Provided text Block Start

Keywords
KS, cART, HIV
KS, cART, HIV
Kaposi sarcoma (KS) is an angio-proliferative disorder that was first described in its classic form by the Hungarian physician Moritz Kaposi in 1872. It is categorised in different disease types that are all aetiologically associated with KS-associated herpesvirus (KSHV), also known as human herpesvirus 8 (HHV-8). The malignant cell of KS is the spindle cell which is infected by KSHV and is believed to be of lymphatic endothelial origin. KS lesions are composed of a combination of abnormal vascularity, inflammation and fibrosis with hemosiderin deposits.
There are four widely recognised epidemiological forms of KS: classic KS, which is a relatively indolent disease that mainly affects elderly men from the Mediterranean basin and Middle East; African (endemic) KS, which pre-existed the HIV/AIDS pandemic1; allograft transplantation-associated (iatrogenic) KS; and AIDS-associated (epidemic) KS, which is characterised by potentially aggressive clinical features.
Despite being a relatively infrequent malignancy worldwide, KS remains the most common cancer in people living with HIV (PLWH) in the African continent and is one of the most common tumours, especially in children in central, eastern and southern Africa2,3. WHO-GLOBOCAN data indicate that there were 41,799 new KS diagnoses (28,248 males and 13,551 females) and 19,902 (13,117 males and 6,785 females) KS deaths globally in 20184.

Provided text Block End
Data records Block Start

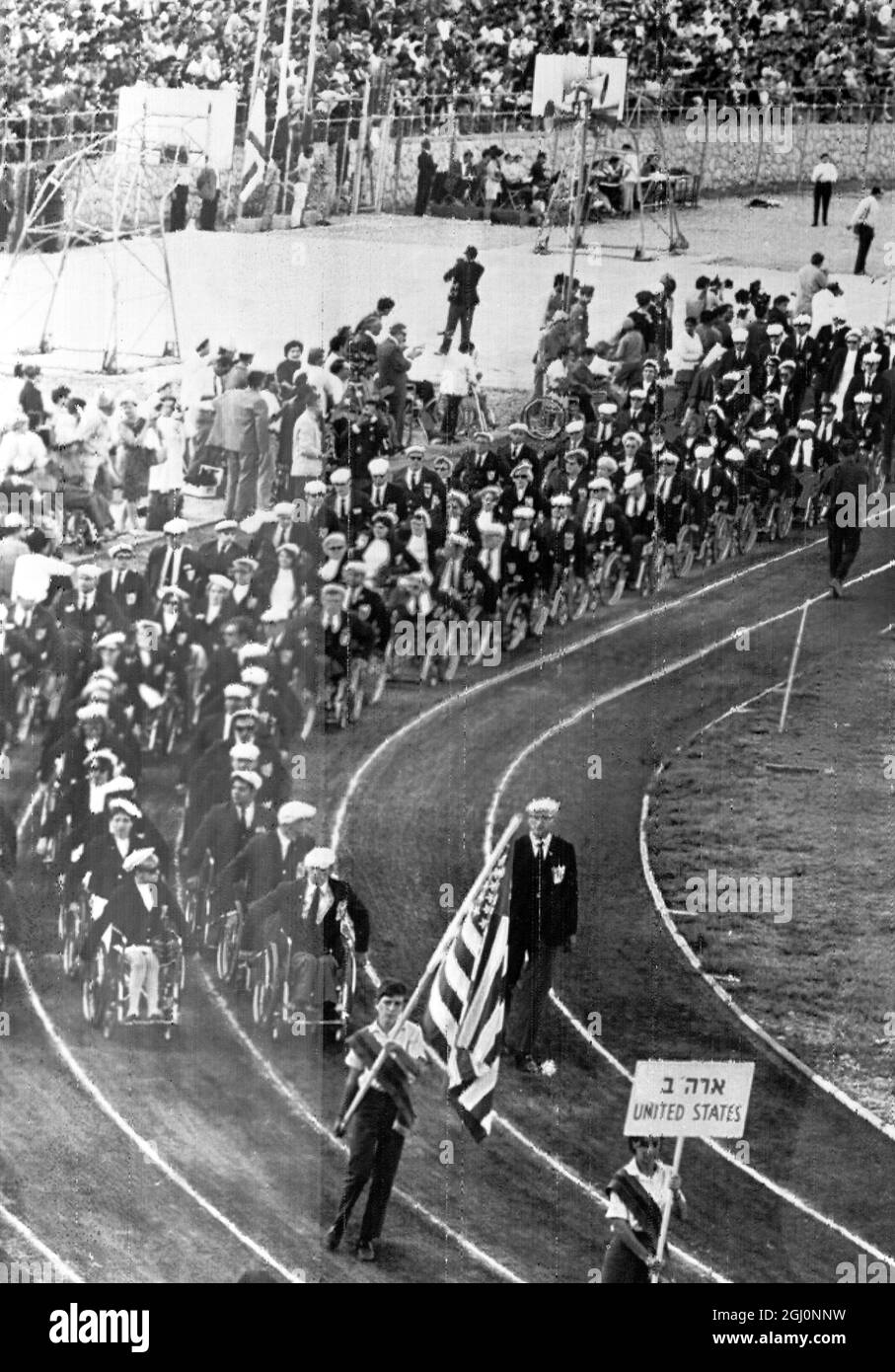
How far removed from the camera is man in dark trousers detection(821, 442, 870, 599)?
17562 millimetres

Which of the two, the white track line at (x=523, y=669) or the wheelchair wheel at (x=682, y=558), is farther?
the wheelchair wheel at (x=682, y=558)

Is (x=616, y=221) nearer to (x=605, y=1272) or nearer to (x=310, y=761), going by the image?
(x=310, y=761)

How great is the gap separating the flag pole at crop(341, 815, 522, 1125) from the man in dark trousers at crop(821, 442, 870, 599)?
239 cm

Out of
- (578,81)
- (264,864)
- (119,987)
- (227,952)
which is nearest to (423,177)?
(578,81)

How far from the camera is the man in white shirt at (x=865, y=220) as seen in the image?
17.5 m

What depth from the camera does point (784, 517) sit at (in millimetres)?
17734

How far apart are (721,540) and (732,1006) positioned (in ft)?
8.65

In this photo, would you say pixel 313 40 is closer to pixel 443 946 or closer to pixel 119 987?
pixel 443 946

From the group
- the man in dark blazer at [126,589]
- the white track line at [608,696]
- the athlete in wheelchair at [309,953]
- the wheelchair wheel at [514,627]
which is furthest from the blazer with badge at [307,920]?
the man in dark blazer at [126,589]

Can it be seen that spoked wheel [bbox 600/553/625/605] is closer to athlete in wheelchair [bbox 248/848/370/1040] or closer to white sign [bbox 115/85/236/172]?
athlete in wheelchair [bbox 248/848/370/1040]

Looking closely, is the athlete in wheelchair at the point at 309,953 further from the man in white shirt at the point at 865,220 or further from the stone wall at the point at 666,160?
the man in white shirt at the point at 865,220

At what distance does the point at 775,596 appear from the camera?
1741 cm

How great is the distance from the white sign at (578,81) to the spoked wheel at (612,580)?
2.49 meters

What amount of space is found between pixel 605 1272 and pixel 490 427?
476cm
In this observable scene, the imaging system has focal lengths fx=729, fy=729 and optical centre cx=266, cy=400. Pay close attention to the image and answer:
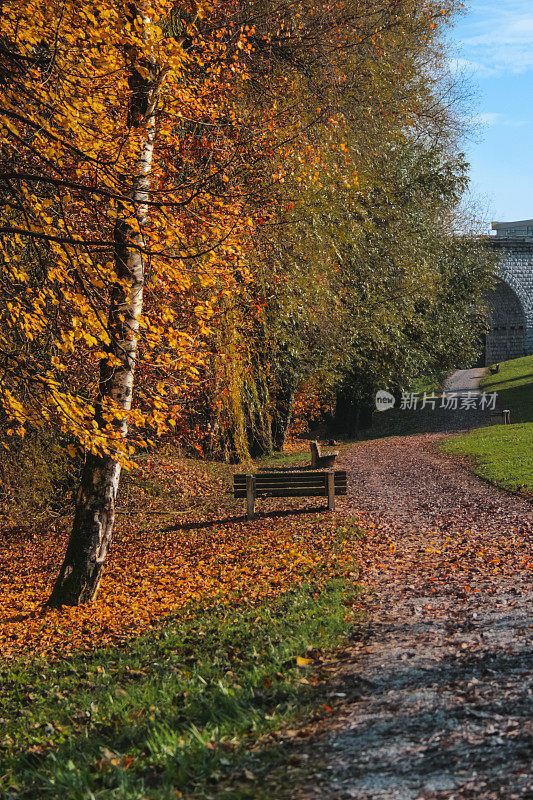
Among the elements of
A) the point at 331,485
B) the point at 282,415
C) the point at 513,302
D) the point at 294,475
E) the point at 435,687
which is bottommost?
the point at 435,687

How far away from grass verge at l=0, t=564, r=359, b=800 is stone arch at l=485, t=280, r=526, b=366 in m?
49.5

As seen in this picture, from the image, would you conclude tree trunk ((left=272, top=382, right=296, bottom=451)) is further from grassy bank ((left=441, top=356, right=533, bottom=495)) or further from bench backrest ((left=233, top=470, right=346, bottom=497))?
bench backrest ((left=233, top=470, right=346, bottom=497))

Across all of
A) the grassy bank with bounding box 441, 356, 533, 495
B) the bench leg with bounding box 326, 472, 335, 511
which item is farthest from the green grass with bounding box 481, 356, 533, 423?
the bench leg with bounding box 326, 472, 335, 511

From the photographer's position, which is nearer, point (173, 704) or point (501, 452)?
point (173, 704)

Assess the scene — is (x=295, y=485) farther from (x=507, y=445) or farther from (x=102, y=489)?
(x=507, y=445)

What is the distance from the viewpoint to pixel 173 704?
5109 millimetres

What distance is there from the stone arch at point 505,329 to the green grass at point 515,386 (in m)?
2.60

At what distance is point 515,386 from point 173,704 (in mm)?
36771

Data records Block End

Questions:
1. Answer these questions using the Kaposi sarcoma text:
(a) Who first described the classic form of Kaposi sarcoma, and in what year?
(b) Which cell does the text call the malignant cell of Kaposi sarcoma?
(c) According to WHO-GLOBOCAN data, how many Kaposi sarcoma deaths occurred globally in 2018?
2. Continue the Kaposi sarcoma text, starting after its final sentence on the 2018 WHO-GLOBOCAN figures.

Expected results:
1.
(a) The Hungarian physician Moritz Kaposi, in 1872.
(b) The spindle cell.
(c) 19,902.

2.
The introduction of combination anti-retroviral therapy (cART) led to a remarkable decline in AIDS-KS incidence5 and to a significant improvement in KS prognosis6,7. However, KS still accounts for significant morbidity and mortality, particularly in sub-Saharan countries. Although the incidence of KS fell with the cART-induced rise in CD4 T-cell count and immune reconstitution, the risk of developing KS in PLWH with a normal CD4 T-cell count remains substantially higher than in the general population8.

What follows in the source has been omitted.